[start Raw records]

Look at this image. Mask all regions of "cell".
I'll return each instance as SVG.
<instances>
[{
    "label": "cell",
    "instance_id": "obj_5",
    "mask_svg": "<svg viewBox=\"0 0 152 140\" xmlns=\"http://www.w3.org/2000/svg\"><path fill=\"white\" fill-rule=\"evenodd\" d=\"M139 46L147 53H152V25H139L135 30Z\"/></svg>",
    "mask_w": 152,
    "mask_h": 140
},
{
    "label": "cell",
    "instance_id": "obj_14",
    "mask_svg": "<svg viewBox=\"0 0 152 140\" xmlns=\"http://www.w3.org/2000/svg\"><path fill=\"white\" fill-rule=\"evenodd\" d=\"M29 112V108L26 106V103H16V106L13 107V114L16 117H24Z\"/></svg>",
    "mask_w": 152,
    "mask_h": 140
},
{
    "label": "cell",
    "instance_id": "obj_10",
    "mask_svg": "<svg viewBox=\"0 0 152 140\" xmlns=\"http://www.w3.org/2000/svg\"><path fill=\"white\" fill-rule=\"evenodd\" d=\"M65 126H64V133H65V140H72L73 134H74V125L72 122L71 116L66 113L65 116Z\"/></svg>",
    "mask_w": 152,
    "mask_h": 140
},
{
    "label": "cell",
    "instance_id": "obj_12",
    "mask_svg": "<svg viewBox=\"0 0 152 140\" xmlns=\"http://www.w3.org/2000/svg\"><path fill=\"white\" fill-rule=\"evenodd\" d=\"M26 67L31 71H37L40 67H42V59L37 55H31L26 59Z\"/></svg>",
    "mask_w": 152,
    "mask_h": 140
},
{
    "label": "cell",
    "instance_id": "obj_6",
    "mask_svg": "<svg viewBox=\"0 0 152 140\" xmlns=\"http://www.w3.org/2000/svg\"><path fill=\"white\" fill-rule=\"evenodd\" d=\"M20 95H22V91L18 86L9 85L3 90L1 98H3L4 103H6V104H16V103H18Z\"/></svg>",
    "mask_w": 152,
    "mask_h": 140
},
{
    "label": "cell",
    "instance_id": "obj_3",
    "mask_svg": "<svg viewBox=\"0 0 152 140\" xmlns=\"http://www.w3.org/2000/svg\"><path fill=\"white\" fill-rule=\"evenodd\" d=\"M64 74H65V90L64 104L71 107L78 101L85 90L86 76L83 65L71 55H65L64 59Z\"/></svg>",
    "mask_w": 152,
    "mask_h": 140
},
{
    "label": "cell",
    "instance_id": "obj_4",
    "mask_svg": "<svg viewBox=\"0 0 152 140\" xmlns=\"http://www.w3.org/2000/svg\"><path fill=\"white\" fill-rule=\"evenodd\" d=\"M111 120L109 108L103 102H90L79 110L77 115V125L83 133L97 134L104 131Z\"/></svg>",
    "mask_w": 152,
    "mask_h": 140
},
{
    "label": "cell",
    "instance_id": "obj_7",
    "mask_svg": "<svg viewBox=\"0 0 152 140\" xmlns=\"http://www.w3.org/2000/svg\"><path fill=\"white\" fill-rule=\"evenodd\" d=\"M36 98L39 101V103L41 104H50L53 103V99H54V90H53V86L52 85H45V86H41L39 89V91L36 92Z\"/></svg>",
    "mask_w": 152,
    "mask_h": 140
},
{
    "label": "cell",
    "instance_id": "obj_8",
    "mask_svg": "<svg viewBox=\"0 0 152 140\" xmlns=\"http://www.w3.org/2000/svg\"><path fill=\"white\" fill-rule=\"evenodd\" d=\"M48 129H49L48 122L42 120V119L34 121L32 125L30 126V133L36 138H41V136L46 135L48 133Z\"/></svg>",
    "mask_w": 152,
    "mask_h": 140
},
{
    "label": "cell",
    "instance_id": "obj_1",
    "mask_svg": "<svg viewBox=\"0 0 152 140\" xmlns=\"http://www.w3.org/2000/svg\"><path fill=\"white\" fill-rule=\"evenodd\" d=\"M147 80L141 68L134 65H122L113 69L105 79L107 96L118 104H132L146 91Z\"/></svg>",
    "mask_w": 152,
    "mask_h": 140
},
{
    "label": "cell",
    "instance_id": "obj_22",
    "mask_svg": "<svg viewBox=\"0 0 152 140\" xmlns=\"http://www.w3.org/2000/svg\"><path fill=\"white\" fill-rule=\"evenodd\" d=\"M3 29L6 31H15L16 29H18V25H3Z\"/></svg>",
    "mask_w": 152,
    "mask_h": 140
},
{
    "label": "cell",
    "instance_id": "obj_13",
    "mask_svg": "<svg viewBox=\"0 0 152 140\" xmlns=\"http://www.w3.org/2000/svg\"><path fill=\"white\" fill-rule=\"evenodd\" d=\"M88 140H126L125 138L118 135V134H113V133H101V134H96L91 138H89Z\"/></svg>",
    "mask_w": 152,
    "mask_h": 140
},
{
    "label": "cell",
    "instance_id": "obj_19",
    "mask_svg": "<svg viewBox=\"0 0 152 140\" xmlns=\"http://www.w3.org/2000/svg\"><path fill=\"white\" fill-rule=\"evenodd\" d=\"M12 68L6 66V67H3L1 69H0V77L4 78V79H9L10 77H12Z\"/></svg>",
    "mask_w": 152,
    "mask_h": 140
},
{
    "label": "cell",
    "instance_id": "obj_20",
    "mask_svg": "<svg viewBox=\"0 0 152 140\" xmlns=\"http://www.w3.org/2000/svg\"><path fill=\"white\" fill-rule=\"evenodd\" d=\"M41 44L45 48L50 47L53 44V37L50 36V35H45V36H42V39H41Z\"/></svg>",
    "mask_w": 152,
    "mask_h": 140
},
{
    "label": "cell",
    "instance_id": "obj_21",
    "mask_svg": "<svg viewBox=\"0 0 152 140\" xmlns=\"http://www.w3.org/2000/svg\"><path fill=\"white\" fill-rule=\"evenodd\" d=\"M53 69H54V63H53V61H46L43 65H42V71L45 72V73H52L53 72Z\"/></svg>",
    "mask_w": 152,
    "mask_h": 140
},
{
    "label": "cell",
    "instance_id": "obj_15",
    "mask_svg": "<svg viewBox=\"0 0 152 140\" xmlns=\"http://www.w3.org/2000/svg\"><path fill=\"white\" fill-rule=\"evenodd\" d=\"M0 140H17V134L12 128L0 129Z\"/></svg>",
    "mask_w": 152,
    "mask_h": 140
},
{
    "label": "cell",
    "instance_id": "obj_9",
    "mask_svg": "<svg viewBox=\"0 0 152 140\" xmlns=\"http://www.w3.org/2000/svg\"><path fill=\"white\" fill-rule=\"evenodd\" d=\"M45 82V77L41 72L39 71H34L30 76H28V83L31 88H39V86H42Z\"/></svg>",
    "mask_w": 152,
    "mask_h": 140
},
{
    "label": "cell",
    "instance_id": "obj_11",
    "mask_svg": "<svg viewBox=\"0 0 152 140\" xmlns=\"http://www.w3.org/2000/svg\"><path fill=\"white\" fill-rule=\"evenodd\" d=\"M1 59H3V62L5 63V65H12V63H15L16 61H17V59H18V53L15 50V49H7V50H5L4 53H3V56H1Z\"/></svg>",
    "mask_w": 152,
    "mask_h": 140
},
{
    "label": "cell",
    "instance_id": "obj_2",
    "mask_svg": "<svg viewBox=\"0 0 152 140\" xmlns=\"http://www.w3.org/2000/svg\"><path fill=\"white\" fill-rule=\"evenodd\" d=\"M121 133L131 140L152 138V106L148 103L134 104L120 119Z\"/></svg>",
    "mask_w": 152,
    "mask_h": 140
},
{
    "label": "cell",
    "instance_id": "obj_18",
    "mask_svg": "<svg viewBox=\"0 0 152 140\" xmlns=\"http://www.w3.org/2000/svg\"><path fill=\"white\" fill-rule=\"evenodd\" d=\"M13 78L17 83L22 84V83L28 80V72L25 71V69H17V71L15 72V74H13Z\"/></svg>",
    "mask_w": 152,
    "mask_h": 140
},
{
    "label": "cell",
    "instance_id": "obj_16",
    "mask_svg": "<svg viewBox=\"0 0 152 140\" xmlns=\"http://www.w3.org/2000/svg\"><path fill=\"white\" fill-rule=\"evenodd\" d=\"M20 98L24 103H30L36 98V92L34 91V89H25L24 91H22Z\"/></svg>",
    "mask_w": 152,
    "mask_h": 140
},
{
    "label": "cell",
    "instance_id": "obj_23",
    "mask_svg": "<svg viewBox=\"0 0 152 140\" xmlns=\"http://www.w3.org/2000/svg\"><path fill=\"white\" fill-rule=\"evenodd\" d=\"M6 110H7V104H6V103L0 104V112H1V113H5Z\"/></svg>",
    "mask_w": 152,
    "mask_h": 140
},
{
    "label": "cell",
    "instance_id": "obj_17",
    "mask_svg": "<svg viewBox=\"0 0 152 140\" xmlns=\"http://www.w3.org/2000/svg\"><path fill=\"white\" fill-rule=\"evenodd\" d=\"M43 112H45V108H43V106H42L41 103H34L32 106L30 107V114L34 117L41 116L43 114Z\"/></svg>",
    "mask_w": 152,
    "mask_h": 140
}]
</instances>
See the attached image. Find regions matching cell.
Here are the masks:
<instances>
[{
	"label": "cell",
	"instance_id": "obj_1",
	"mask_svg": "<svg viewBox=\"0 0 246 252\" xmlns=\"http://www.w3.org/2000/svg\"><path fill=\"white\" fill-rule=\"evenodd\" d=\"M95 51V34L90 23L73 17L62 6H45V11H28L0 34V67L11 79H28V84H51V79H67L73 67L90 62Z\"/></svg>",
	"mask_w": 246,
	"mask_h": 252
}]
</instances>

[end Raw records]

Arrange everything from the start of the material down to the line containing "95H22V91L18 86L9 85L3" as a numbered list, leaving out any blank lines.

*Reply to the task:*
1. Look at this image. Mask all regions of "cell".
2. I'll return each instance as SVG.
3. <instances>
4. [{
5.     "label": "cell",
6.     "instance_id": "obj_5",
7.     "mask_svg": "<svg viewBox=\"0 0 152 140\" xmlns=\"http://www.w3.org/2000/svg\"><path fill=\"white\" fill-rule=\"evenodd\" d=\"M139 46L147 53H152V25H139L135 30Z\"/></svg>",
8.     "mask_w": 152,
9.     "mask_h": 140
10. },
11. {
12.     "label": "cell",
13.     "instance_id": "obj_14",
14.     "mask_svg": "<svg viewBox=\"0 0 152 140\" xmlns=\"http://www.w3.org/2000/svg\"><path fill=\"white\" fill-rule=\"evenodd\" d=\"M29 112V108L26 106V103H16V106L13 107V114L16 117H24Z\"/></svg>",
15.     "mask_w": 152,
16.     "mask_h": 140
17. },
18. {
19.     "label": "cell",
20.     "instance_id": "obj_10",
21.     "mask_svg": "<svg viewBox=\"0 0 152 140\" xmlns=\"http://www.w3.org/2000/svg\"><path fill=\"white\" fill-rule=\"evenodd\" d=\"M65 126H64V133H65V140H72L73 134H74V125L72 122L71 116L66 113L65 116Z\"/></svg>",
22.     "mask_w": 152,
23.     "mask_h": 140
24. },
25. {
26.     "label": "cell",
27.     "instance_id": "obj_12",
28.     "mask_svg": "<svg viewBox=\"0 0 152 140\" xmlns=\"http://www.w3.org/2000/svg\"><path fill=\"white\" fill-rule=\"evenodd\" d=\"M26 67L31 71H37L40 67H42V59L37 55H31L26 59Z\"/></svg>",
29.     "mask_w": 152,
30.     "mask_h": 140
31. },
32. {
33.     "label": "cell",
34.     "instance_id": "obj_6",
35.     "mask_svg": "<svg viewBox=\"0 0 152 140\" xmlns=\"http://www.w3.org/2000/svg\"><path fill=\"white\" fill-rule=\"evenodd\" d=\"M20 95H22V91L18 86L9 85L3 90L1 98H3L4 103H6V104H16V103H18Z\"/></svg>",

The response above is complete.